Frequently Asked Questions by maintainers


How do I file a ticket with the Service Desk?

If you’re a CNCF project committer/maintainer, all you have to do is visit the web portal to request support.

All CNCF maintainers are listed here.

What happens if I want to use a tool or service not listed here?

Projects are welcome to use their own tools in the CNCF, we are a strong supporter of choice and flexibility. If you’re interested in using a new tool and want CNCF to officially support it, please file a ticket and we will see what we can do to help!

I have a project I want to donate to the CNCF

Awesome! To contribute your project to CNCF or discuss how CNCF can help your project, email info@cncf.io and read the TOC repo for further information.

Is there an SLA for Service Desk issues?

Yes, you should receive a response within 48 hours.

How much budget is available for projects?

The CNCF doesn’t set a fixed amount of budget for each project and will work with you best on your needs.

How do I file a security CVE as a project?

GitHub has also recently improved the ability to do security disclosures and generate CVEs, we recommend projects use this: https://help.github.com/en/github/managing-security-vulnerabilities/about-github-security-advisories#cve-identification-numbers - As a backup, you can submit a CVE using the MITRE CVE submission form: https://cve.mitre.org/cve/request_id.html (The CNCF is currently not a CNA).

How do I create a security disclosure process, e.g., SECURITY.MD file?

It is recommended that CNCF projects create a security disclosure process to make it easier for adopters to report issues.

There is no one set way, you can look at other CNCF projects for examples: https://github.com/envoyproxy/envoy/blob/main/SECURITY.md https://github.com/etcd-io/etcd/blob/main/security/README.md

Google has also put together a set of templates that may be useful: https://github.com/google/oss-vulnerability-guide

How do I share credentials, passwords, or other confidential information?

The CNCF doesn’t enforce the projects to use any specific tool for sharing credentials, passwords or other confidential information, however we recommend using Keybase or applying for 1Password’s free open source plan.

How can I use the computing infrastructure provided by the CNCF?

The CNCF prefers projects evaluate using our Community Cluster first. We have partnered with various providers that offer discounted or free services for CNCF projects. For example, CNCF projects may use the credits offered by Amazon Web Services or Oracle for their upstream testing, CI/CD, and other purposes. See the Tools sections on this page for more details.

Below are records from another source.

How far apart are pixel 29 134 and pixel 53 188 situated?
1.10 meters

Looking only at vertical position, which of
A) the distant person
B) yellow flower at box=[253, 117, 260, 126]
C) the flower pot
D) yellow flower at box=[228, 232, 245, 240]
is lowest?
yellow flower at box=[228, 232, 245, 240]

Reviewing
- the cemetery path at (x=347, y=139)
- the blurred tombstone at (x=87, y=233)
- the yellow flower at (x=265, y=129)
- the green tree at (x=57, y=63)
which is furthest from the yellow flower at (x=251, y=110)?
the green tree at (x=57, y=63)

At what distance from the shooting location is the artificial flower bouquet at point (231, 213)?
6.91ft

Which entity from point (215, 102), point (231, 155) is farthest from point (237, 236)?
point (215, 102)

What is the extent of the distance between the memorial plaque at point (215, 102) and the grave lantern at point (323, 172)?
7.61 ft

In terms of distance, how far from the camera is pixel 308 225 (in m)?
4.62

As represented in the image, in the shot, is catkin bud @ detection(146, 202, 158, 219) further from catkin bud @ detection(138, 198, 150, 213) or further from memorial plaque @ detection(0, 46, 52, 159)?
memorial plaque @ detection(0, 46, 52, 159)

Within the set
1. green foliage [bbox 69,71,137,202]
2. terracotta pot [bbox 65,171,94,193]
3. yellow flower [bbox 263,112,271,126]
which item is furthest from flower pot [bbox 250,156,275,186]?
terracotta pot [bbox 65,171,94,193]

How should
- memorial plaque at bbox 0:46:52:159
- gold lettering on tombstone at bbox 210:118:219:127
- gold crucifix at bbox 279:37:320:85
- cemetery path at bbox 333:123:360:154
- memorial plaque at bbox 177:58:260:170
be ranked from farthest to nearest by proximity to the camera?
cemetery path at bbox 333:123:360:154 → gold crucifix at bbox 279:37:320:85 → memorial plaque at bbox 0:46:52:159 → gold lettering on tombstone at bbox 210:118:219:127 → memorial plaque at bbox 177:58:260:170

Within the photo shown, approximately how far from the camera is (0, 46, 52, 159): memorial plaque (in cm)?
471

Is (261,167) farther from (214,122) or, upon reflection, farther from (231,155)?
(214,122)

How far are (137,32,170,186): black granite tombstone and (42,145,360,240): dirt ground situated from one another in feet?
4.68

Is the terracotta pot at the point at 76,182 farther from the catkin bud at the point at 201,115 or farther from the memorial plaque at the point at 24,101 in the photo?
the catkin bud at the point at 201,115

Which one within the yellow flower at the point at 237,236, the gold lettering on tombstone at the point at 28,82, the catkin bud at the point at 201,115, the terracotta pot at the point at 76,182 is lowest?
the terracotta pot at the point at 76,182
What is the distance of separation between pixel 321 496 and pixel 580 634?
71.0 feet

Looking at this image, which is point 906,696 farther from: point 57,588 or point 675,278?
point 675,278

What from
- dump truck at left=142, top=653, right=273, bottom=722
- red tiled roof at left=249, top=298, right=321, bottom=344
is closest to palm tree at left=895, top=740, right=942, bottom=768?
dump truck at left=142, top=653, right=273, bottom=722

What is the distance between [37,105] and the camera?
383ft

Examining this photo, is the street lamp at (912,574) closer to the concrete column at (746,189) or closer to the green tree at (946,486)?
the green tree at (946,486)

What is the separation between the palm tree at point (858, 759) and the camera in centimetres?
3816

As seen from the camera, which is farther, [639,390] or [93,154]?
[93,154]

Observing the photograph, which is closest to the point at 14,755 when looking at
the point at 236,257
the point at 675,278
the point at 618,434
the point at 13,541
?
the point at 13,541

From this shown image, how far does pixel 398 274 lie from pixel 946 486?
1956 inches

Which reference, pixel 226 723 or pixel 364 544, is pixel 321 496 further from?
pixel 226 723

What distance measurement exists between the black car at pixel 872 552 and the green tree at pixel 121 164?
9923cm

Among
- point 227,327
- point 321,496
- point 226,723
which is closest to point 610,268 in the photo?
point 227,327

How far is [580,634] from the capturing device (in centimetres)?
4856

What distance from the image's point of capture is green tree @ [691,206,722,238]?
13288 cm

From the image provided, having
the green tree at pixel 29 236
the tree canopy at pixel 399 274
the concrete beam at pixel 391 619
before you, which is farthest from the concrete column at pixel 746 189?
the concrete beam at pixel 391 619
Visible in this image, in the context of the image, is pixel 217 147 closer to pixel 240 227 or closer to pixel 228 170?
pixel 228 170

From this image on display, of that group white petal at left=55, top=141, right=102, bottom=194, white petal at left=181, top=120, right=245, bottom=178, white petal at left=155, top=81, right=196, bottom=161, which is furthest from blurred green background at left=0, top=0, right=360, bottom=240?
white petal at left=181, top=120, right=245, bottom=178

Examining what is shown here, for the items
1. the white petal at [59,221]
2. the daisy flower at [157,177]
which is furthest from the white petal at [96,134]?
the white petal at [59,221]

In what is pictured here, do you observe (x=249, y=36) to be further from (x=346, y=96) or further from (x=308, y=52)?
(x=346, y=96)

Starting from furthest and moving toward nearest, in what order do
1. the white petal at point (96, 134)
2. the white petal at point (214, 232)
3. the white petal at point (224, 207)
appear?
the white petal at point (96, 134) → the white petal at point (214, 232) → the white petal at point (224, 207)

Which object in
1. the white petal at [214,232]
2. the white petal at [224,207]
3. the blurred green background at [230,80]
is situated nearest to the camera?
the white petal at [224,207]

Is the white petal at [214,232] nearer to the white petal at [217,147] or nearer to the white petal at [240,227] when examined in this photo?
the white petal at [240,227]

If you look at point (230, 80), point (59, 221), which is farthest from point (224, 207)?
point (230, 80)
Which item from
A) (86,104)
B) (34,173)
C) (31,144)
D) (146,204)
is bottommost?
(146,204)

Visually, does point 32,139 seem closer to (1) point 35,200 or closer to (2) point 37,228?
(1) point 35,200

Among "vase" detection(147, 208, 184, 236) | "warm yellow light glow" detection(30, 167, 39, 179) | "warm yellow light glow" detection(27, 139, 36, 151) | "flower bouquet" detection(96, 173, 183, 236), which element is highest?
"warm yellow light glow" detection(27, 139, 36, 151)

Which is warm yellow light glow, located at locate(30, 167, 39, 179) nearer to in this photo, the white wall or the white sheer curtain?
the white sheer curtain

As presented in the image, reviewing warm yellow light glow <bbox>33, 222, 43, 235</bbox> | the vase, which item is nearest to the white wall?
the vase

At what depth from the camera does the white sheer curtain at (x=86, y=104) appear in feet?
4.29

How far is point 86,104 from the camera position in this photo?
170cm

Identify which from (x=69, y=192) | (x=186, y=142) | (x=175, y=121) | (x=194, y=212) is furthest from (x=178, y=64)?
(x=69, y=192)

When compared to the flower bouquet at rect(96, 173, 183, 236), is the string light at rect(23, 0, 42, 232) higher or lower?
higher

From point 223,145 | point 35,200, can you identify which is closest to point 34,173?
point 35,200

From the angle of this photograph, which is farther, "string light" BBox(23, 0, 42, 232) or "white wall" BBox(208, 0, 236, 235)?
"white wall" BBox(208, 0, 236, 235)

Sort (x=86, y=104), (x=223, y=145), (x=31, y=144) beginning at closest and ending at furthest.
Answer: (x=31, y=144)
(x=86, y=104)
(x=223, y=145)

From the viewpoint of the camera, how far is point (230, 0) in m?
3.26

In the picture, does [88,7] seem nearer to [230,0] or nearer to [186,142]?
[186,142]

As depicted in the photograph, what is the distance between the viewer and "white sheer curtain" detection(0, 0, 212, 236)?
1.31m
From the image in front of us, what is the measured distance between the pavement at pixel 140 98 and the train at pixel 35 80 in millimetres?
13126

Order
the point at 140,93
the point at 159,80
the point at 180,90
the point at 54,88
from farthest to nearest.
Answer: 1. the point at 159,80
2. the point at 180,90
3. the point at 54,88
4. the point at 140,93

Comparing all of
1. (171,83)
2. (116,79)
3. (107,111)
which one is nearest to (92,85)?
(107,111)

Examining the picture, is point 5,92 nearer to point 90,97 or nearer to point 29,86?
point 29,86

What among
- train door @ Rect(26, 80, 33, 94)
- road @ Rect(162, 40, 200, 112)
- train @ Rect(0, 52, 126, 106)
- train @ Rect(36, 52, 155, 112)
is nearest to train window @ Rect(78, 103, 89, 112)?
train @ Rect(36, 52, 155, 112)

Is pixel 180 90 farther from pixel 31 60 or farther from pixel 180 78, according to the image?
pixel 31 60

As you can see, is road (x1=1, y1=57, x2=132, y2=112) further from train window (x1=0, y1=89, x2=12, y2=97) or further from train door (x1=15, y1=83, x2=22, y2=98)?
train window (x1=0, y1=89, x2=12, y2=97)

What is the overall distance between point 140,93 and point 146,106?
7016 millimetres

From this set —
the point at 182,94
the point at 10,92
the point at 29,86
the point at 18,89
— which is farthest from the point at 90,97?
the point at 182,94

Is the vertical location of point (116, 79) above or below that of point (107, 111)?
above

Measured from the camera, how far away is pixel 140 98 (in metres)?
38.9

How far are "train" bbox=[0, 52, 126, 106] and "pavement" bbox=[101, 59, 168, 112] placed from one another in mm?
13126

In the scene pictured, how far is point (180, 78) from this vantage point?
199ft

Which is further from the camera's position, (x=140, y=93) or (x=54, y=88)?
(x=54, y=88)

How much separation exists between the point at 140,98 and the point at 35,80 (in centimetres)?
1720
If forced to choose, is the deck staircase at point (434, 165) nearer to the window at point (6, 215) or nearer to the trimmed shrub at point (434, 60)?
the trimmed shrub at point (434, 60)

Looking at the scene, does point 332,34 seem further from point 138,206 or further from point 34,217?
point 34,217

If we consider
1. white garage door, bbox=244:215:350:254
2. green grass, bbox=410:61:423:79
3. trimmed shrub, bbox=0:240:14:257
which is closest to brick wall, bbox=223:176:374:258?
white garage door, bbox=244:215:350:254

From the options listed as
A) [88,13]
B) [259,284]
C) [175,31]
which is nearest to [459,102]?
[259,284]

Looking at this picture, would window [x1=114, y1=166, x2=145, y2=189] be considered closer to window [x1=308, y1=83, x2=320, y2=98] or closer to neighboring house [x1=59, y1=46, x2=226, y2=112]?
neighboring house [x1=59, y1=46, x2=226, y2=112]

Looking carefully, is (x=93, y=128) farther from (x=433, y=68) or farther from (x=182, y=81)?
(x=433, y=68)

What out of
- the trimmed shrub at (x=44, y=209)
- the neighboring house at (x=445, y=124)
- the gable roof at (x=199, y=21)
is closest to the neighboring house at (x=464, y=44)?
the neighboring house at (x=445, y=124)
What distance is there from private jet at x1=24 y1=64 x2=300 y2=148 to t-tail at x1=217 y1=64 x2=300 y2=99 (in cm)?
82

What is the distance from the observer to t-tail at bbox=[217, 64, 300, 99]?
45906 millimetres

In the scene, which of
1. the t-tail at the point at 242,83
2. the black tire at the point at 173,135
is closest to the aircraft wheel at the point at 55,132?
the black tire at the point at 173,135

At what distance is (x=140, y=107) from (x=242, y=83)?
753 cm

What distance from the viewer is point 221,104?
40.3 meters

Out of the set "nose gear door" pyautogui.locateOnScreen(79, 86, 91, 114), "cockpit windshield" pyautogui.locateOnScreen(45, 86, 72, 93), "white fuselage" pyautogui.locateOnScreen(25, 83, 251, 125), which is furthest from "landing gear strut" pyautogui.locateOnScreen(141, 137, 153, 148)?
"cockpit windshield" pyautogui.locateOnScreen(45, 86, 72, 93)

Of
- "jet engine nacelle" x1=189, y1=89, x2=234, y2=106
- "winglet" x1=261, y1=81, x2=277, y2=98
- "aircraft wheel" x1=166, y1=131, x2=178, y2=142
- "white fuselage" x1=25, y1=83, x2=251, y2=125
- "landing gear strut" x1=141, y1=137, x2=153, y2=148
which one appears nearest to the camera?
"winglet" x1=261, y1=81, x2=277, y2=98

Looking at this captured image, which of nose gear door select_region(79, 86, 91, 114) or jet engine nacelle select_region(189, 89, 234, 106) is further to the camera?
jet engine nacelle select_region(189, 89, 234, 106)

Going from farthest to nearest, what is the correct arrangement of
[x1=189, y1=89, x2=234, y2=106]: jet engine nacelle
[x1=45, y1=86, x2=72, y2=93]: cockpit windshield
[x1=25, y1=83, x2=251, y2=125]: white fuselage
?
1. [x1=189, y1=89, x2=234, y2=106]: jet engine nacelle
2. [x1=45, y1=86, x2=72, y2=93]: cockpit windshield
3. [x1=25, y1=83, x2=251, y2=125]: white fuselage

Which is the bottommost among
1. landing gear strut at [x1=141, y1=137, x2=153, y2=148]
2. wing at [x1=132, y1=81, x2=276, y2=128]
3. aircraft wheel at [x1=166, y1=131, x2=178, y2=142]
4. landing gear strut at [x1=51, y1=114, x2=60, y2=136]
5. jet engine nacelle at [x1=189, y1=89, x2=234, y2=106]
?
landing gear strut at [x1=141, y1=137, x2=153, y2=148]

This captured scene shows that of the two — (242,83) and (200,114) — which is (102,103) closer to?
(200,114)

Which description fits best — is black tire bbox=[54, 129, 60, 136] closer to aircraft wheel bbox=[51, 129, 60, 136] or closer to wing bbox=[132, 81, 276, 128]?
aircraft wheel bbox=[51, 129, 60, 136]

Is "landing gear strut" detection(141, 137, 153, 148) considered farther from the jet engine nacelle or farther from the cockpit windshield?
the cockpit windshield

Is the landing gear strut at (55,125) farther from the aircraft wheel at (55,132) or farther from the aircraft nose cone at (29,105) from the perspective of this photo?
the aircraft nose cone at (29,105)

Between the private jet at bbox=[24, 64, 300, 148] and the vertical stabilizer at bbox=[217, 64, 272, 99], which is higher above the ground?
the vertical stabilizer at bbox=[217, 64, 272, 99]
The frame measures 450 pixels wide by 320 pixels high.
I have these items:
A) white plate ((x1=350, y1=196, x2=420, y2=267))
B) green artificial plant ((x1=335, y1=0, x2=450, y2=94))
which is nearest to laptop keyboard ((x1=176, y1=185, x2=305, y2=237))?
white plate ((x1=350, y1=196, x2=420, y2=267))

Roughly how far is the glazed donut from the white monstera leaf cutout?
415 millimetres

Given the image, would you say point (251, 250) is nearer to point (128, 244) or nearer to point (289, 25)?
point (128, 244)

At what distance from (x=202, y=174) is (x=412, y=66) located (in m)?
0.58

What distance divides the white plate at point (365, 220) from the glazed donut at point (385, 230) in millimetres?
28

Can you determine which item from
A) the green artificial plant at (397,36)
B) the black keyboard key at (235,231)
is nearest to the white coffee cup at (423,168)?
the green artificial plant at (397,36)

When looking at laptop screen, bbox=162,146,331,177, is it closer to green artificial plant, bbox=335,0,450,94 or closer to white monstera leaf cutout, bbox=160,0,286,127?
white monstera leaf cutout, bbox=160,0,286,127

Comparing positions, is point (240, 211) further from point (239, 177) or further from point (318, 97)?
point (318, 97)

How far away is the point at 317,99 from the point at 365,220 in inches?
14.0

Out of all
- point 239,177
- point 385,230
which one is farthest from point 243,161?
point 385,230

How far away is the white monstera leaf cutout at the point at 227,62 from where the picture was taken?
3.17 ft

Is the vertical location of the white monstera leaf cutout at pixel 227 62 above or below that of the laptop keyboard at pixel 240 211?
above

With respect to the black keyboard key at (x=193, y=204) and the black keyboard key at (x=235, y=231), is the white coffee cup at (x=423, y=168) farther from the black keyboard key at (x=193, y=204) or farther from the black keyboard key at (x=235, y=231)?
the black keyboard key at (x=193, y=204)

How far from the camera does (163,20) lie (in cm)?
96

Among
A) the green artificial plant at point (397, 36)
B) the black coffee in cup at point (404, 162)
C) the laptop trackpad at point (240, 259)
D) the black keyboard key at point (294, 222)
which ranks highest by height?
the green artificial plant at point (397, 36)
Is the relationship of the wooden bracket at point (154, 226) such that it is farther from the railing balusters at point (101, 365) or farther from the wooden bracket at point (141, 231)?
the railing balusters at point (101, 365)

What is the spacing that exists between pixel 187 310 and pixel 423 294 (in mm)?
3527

To benefit from one of these offers, please submit the Service Desk ticket with a detailed description of the request, including the purpose, a list of the desired services, and a rough cost.

Code being run must be 100 percent open source and must not include any sensitive data.

Please note that available computing resources are limited so we may ask you to reduce your usage when there is high demand for the available credits. Specifically, please consider shutting down the unused computing resources, use automation to terminate the bare metal/virtual machines if they are not intended to be used 24/7, use spot instances if applicable etc. Please estimate your budget to use no more than $3000/month USD in AWS or Oracle credits. If you expect higher resource usage on a regular basis, please consider using the CNCF Cluster instead.

The CNCF expects fair usage of the allocated resources and credits, and reserves the right to terminate any allocated infrastructure resources and revoke the access to them in the case of violation of these rules.

My project is affected by the Docker Hub rate limits policy changes, what can I do?

In 2020, Docker announced the changes to image retention and data pull rates.

The CNCF has reached an agreement with Docker that these limits can be eliminated for CNCF projects - if your project is affected by these changes, please consider applying to the Docker Expanded Support for Open Source Software Projects program via the form.

NOTE: To have your application processed correctly by Docker, please explicitly mention that your project is hosted by CNCF. Also, please note that the approval process may take a few weeks.

How do I get GitHub project and team management for my project?

Each CNCF project can decide on its own how to manage GitHub invites and teams. Some are small enough and just do it manually, others use automated systems like these:

My builds are slow, I would like to have expanded capacity for GitHub Actions, what can I do?

The CNCF has a special partnership with GitHub, please file a Service Desk ticket and we can expand the amount of hosted runner minutes. Note, some projects have also expanded their build capacity by using the CNCF Cluster via GHA External Runners

I don’t have a Service Desk account

If you are a maintainer, head to the Service Desk website and try to log in, if you can’t find an account, email info@cncf.io and one will be created for you.

I am a Kubernetes SIG chair and I don’t have a Service Desk account

The CNCF Service Desk policy for the Kubernetes community is defined at Kubernetes Steering repo.

I changed my email and lost my Service Desk access. What can I do to get it back?

Email info@cncf.io and one will be created for you.

I am not happy with the level of service from CNCF staff, what can I do to escalate?

If you aren’t happy with the service provided by CNCF staff or with a resolution of an issue, you have a couple of options. If it’s a technical matter, you can appeal to the Technical Oversight Committee. If it’s a budget-related matter you can appeal to the CNCF Developer Representatives on the Governing Board.